Stacey’s favourite story and recipe is of a Rohingya woman from Burma called Noor.

“She talks about how growing up in Burma as a part of the Rohingya minority was incredibly hard,” Stacey explains. “When they left their country, they were homeless and hungry for a long time – they were in limbo, waiting to be resettled for many, many years.”

Noor was 11 when her family resettled in Australia, and the first meal Noor’s mother cooked when they arrived was a Rohingyan beef curry. We’ve shared the recipe with you below.

“For them, it was not only food on the table,” Stacey says. “They were finally able to celebrate their culture – one that had been oppressed, which was why they had to flee.”

You can find Noor’s full story and recipe on the SBS Food website. To buy the Share a Meal, Share a Story cookbook, go to action.refugeecouncil.org.au. All funds raised go directly to the chefs and to support the advocacy of the Refugee Council of Australia. You can also choose your favourite recipes and cook them for a special Share a Meal, Share a Story fundraising dinner party or event, at which you can ask friends and family to donate to the Refugee Council, to help fund their work to create more humane refugee policies.

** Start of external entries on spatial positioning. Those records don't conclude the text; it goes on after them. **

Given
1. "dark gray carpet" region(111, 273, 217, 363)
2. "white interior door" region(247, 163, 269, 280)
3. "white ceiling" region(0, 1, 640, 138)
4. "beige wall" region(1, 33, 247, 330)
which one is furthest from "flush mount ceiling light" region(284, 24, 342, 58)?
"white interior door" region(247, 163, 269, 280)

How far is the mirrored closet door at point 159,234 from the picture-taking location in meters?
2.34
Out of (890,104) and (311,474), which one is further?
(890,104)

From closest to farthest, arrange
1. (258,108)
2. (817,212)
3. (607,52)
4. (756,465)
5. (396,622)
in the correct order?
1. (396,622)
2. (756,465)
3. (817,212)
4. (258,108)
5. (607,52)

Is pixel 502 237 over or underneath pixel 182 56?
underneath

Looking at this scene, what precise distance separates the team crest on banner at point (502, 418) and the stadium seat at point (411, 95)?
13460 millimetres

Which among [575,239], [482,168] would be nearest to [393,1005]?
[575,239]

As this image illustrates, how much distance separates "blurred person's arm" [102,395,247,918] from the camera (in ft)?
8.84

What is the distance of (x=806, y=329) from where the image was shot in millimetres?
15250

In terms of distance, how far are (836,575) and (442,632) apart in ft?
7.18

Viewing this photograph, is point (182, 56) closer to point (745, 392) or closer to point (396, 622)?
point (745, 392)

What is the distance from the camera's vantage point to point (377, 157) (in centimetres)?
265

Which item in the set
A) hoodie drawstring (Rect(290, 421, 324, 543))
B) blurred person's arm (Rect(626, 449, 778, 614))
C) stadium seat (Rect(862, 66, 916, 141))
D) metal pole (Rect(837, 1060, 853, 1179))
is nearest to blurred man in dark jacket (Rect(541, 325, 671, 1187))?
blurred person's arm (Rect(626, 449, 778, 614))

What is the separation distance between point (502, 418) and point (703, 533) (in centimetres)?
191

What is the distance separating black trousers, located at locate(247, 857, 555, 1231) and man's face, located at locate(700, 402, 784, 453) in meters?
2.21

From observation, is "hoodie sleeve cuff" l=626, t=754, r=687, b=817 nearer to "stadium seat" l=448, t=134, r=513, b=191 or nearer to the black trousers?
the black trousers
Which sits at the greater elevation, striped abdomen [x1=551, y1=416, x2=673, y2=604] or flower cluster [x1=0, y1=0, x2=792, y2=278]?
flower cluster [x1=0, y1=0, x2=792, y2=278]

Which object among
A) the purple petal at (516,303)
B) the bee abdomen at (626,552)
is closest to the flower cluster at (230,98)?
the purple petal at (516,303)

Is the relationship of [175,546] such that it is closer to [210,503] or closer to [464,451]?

Noor’s Rohingyan beef curry

Serves 4
Prep time 15 minutes
Cook time 1 – 2 hours

You’ll need:

2 large onions, diced
1kg diced beef, with bones
1 large tomato, diced
2 potatoes, diced
1 tbsp garlic paste
2 tbsp ginger paste
1 tsp turmeric powder
1 tbsp red chilli powder 
1 tbsp coriander powder 
½ tbsp cumin powder 
3 tsp garam masala powder 
4 tbsp of any cooking oil
Optional garnish: coriander, green chilli

Method:

1. Heat oil on high heat in a large pot.
2. Add onions, garlic paste and ginger paste. Stir for 2-3 minutes until brown.
3. Add diced beef and bones and stir-fry for 2 minutes.
4. Add turmeric powder, red chilli powder, coriander and cumin. Stir-fry for 2 minutes.
5. Add in the garam masala and stir-fry for another 2 minutes.
6. Add 1 cup of water and diced tomatoes and cook on high heat for 5 minutes.
7. Slow cook on a low heat for 1-2 hours. The longer it’s slow cooked, the better it tastes.
8. Add the potatoes in the last half an hour.
9. Garnish with coriander and green chilli as preferred and serve with hot steamed rice.